Now, experts have found that the insects "clap" their wings together, and their wings are perfectly evolved for better propulsion.
Biologists from Sweden's Lund University set out to test a 50-year-old theory, that butterflies "clap" their wings together, pushing out the trapped air to create a jet and push the animal in the opposite direction.
"Butterflies look different from many other flying animals, compared to birds and bats," Per Henningsson, associate professor in biology at Lund University, told CNN. "They have a very extreme wing shape — very large, short but very broad wings compared to their little body. That is a bit of a puzzle because that sort of wing is quite inefficient."
The biologists studied free-flying butterflies and, in their aerodynamic analysis, found the creatures' wings form a cupped shape during the upstroke and "clap," thrusting the butterfly forward.

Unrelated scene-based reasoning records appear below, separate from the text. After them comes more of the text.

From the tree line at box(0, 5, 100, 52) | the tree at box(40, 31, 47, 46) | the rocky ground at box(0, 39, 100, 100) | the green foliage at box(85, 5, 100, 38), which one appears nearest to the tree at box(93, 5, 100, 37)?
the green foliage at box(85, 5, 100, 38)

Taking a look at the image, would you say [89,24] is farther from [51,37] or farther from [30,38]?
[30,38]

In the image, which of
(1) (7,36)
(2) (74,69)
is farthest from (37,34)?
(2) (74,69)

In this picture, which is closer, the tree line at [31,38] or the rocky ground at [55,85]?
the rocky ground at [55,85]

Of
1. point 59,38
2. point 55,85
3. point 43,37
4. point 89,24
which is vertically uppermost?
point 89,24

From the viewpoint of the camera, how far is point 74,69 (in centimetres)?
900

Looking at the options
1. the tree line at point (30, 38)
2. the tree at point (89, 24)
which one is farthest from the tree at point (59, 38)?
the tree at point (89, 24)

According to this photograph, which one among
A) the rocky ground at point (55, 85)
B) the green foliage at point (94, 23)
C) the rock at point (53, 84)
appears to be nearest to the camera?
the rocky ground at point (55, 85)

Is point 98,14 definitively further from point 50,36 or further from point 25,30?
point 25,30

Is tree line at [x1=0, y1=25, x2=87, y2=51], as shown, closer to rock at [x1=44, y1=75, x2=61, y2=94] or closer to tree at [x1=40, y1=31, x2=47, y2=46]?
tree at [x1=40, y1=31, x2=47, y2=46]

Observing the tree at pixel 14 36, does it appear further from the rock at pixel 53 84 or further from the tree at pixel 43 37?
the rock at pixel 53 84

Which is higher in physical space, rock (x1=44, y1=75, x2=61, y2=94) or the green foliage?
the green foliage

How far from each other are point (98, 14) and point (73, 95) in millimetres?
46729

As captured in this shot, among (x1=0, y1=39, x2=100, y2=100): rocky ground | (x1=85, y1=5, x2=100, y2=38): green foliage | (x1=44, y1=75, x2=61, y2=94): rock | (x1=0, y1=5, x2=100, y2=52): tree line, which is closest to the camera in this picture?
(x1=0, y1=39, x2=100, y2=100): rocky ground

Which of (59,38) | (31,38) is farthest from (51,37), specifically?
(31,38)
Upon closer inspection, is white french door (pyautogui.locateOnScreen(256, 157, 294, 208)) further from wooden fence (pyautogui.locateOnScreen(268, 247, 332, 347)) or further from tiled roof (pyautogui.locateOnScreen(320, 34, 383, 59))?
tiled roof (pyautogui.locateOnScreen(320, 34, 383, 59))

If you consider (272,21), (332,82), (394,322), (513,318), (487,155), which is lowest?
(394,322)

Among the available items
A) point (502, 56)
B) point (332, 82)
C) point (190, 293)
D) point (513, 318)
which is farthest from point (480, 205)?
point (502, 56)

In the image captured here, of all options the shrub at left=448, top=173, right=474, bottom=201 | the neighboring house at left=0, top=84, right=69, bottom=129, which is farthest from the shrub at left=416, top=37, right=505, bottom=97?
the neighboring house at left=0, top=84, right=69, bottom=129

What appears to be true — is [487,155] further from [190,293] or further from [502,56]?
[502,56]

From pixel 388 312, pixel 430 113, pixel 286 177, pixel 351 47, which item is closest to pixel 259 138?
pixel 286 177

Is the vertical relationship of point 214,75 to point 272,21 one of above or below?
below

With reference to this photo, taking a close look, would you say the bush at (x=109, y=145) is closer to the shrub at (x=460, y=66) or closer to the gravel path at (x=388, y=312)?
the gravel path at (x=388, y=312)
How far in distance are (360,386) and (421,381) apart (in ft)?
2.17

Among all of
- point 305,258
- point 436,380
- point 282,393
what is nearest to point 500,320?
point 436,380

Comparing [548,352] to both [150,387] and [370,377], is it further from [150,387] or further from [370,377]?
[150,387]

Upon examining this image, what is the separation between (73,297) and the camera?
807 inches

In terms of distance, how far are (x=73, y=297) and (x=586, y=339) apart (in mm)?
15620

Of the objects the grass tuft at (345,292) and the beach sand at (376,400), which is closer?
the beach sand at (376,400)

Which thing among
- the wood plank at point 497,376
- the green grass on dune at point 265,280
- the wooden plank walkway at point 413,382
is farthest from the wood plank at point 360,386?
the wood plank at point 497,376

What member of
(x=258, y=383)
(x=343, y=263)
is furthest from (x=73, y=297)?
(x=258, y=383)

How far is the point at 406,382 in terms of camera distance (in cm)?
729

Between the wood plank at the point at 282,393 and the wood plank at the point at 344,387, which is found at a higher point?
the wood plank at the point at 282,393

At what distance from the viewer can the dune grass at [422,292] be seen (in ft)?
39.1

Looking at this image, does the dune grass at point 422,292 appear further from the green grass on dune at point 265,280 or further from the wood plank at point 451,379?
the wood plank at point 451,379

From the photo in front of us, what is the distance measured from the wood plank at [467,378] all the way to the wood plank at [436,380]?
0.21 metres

Meanwhile, the downstroke helps with weight support.
They also noticed that the butterfly wings were behaving in an unusual way. Instead of slamming together, as two flat surfaces, the wings bent to create a "pocket shape," which would capture more air and improve propulsion.
"When the wings go up during the upstroke, and they clap together at the end of the upstroke, we saw that they were not just two flat surfaces," Henningsson explained.
"Instead they were bending, and due to their flexibility, (they were) forming a sort of pocket shape," he said, adding that the team thought that in doing so, butterflies captured more air between their wings, which improved the clap and boosted performance.
The team tested the theory using a series of triangular robotic clappers and found that flexible wings increased the efficiency of the clap by 28% compared with rigid wings.
Experts think the creatures may have evolved to favor this unusual wing shape in order to evade predators.
"This flexibility might be one of the reasons they have this unusual wing shape," Henningsson said. "Butterflies take off very quickly. They do this as a safety measure, to minimize risk of getting caught."
The research was published Wednesday in the journal Interface.